Task objective -> Write the line that contains "kingdom: Animalia" and each one after it, word for word, ending with the final line of the data.

Input records ->
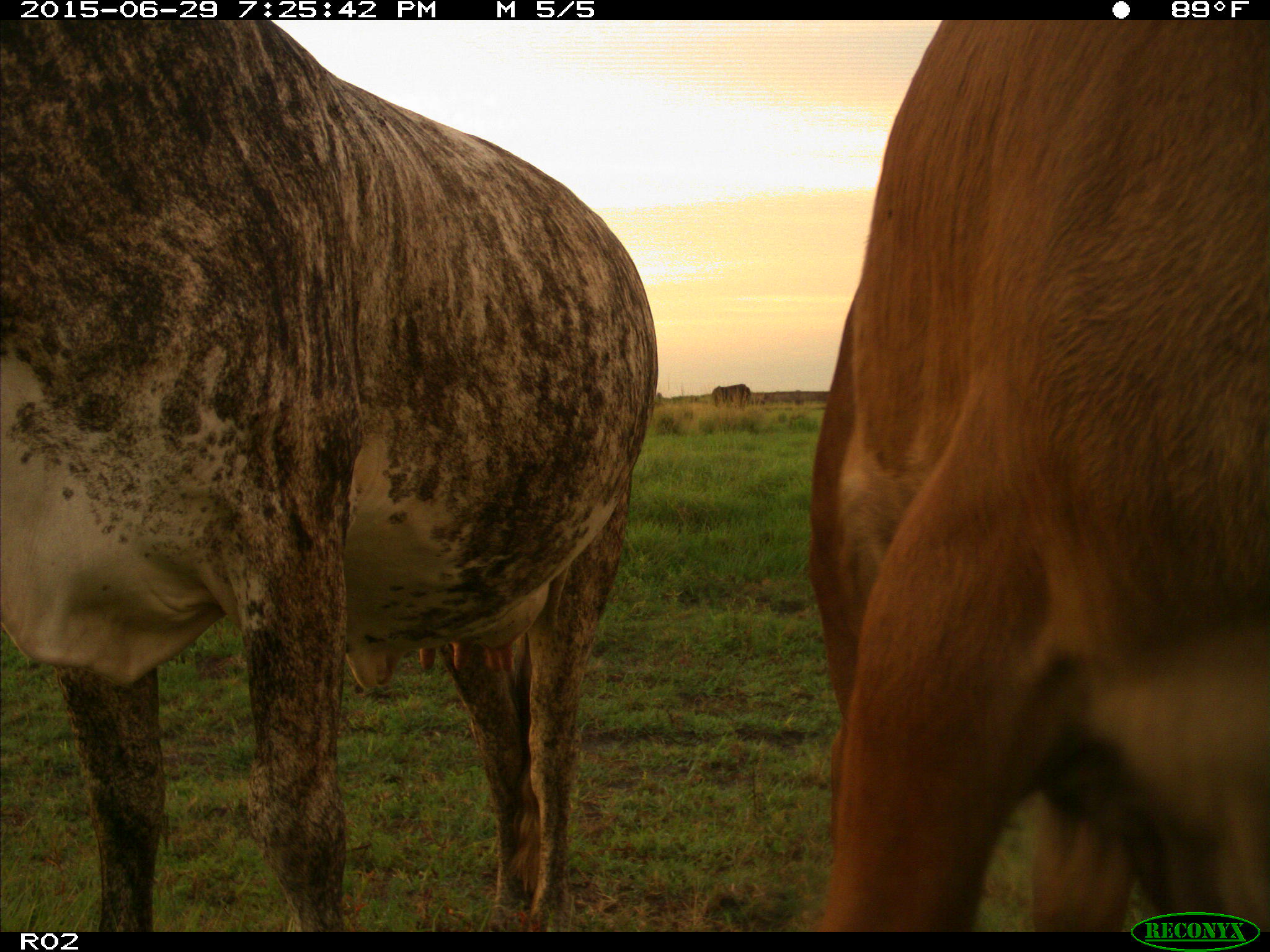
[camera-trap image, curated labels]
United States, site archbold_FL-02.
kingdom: Animalia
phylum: Chordata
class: Mammalia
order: Artiodactyla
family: Bovidae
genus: Bos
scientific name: Bos taurus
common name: domestic cow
Bos taurus (domestic cow).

Reply to the exercise ->
kingdom: Animalia
phylum: Chordata
class: Mammalia
order: Artiodactyla
family: Bovidae
genus: Bos
scientific name: Bos taurus
common name: domestic cow
Bos taurus (domestic cow).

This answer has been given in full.